I thus occupy an odd and sad kind of limbo in an art movement. We can all pretend to the contrary, but the truth is that artists do, should, and must prioritize collectors above all other people. I mean, collectors are the artist’s lifeblood, the thing standing in the way between them and the life they seek. As a writer, I can bolster the artist’s self-belief, and I can offer encouragement of a kind, and I can perhaps even convince collectors to collect an artist’s work or increase their conviction in a purchase, but that makes me little more than lubricant. Don’t pity me! Lubricant is often necessary! And those who love lube love it a lot. There are very few situations that lubricant makes worse. But it is an accessory to the thing. It assists an outside relationship, in this case, that between artist and collector.
This is a highly exaggerated feature of crypto art, with art collection being so public. Collection is incorporated into someone’s public image. It leads to notoriety, admiration, and opportunity. You get no kudos for merely admiring artwork. You get stronger kudos if you write about or curate artwork, to be sure. But all three pale in comparison to the kudos you get as a collector.

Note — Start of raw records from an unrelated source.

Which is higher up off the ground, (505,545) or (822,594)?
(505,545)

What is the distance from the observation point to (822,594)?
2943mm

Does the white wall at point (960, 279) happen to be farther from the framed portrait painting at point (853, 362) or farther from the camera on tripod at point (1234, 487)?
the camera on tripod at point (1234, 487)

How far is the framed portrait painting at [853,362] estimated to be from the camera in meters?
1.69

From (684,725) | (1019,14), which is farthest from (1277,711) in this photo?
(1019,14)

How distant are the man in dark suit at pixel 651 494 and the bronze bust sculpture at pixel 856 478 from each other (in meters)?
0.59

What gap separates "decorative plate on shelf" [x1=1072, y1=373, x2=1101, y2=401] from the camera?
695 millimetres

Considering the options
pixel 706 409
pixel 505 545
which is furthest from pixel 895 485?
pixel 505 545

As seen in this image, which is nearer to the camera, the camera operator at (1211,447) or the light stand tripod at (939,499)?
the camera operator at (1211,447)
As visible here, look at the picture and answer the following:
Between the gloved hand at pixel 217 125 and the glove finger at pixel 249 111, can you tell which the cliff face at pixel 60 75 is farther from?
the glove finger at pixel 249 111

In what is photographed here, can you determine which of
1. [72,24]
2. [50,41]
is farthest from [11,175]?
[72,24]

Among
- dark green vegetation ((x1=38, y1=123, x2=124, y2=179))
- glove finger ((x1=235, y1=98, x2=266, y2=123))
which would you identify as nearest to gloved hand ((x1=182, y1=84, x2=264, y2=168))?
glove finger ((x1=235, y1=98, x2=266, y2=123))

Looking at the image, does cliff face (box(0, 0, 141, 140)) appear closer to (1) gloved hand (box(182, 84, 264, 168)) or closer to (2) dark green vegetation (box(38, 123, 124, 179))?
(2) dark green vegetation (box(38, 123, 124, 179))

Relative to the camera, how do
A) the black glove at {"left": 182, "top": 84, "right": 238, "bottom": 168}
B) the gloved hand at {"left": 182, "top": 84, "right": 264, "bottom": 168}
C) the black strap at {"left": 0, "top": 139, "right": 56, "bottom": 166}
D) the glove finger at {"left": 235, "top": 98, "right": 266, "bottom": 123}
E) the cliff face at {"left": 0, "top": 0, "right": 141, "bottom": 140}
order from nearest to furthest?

I imagine this is why many art critics come across, to me, as bitter or even cruel. They cannot penetrate exist the world they nevertheless live in, which only becomes more glaringly apparent the higher in that continuum you elevate, with more successful artists, more expectant collectors, even less of a chance at participation.
But this does not change the paradigm itself, that the writer has an avenue towards closeness with artwork that is probably only exceeded by those who created it, that in comparison makes collection feels pale. This dichotomy creates a difficult-to-articulate and paradoxical paradigm of closeness and distance. Unsurpassed closeness to the thing, and by consequence of that relationship, a deep chasm between we and what we purport to support.
Which is all a long way of saying that when I am confronted with an opportunity to collect an artwork, no matter its context, I ask, “Why?” What do I receive from this collecting other than the sense that I am doing a good deed? How is my life singularly enriched by the process of collecting itself?
At this point, I do not have a positive answer to those questions.
Now, I do not want you to think that I am in any way dismissing or diminishing the power of collecting. For those who derive much from it, it is an exercise of cultivating muchness. It is a relationship manifested, and a show of care, and a promise of protection. It is the single most important thing a non-artist can do in an art movement.
But I can’t bring myself to it. I can’t convince myself of its worth. And I hope that this will not damage my relationships to and within crypto art, but it must, it has to!
All of which is to say: OONA, if you’re reading this, I won’t be collecting your marvelous artwork.
I hope you understand, and I will not be angry if you hold it against me.